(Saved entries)
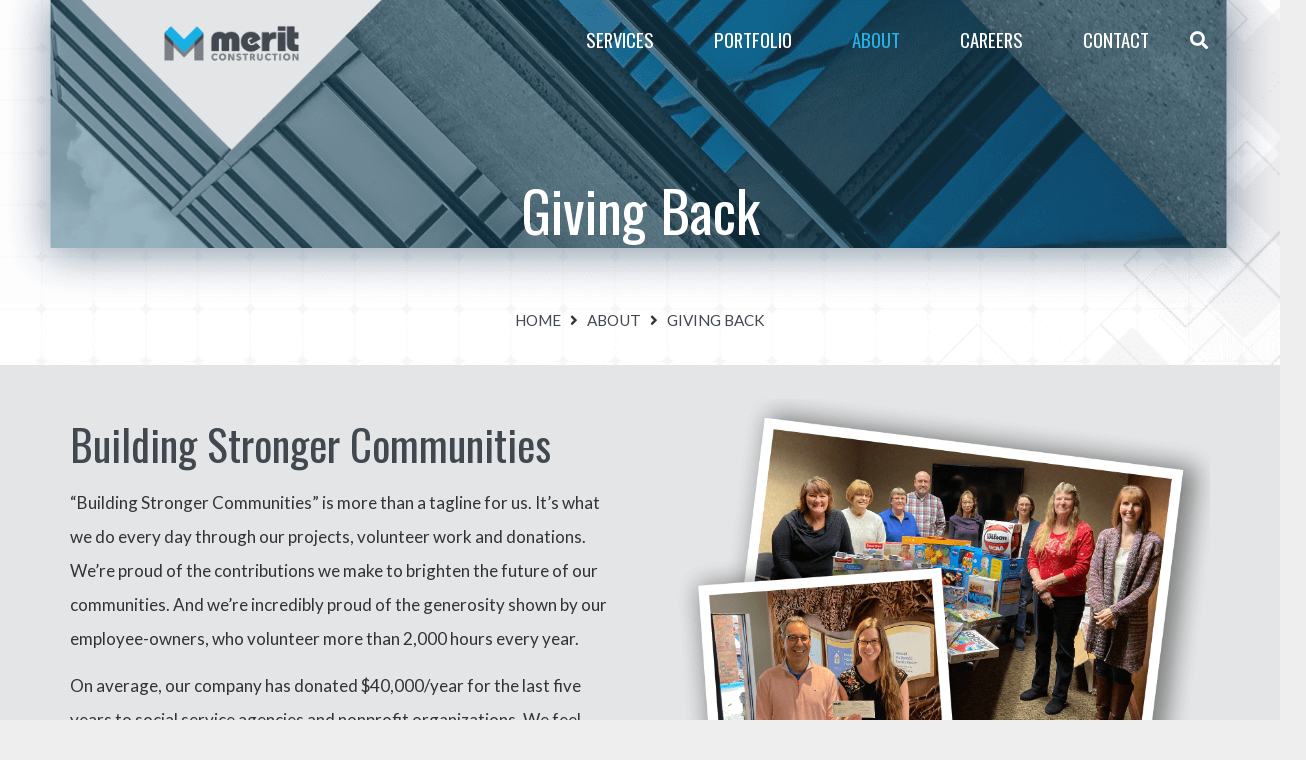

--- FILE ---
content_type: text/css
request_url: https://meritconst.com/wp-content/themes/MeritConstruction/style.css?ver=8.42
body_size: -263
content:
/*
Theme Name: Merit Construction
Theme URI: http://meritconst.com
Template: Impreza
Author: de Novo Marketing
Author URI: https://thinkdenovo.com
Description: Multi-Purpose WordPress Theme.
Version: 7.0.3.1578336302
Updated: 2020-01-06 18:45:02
...
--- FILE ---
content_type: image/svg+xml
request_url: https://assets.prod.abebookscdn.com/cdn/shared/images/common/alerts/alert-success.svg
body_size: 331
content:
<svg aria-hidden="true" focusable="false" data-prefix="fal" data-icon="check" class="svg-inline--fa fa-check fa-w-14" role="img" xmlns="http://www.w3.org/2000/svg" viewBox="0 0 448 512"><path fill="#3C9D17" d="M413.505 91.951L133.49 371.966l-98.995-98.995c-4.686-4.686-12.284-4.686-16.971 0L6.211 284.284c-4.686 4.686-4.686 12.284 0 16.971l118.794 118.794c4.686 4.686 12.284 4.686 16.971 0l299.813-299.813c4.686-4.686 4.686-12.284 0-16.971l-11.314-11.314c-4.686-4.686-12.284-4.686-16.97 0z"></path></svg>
---
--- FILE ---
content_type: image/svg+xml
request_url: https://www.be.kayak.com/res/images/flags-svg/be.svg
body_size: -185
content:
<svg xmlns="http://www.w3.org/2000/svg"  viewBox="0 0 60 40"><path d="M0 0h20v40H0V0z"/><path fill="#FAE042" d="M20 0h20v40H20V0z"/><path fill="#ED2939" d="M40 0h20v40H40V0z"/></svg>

== What to produce ==
Proceeding from the line containing "body_size: -263" through the line containing "Updated: 2020-01-06 18:45:02", transcribe the lines above exactly, both end lines included.

== Output ==
body_size: -263
content:
/*
Theme Name: Merit Construction
Theme URI: http://meritconst.com
Template: Impreza
Author: de Novo Marketing
Author URI: https://thinkdenovo.com
Description: Multi-Purpose WordPress Theme.
Version: 7.0.3.1578336302
Updated: 2020-01-06 18:45:02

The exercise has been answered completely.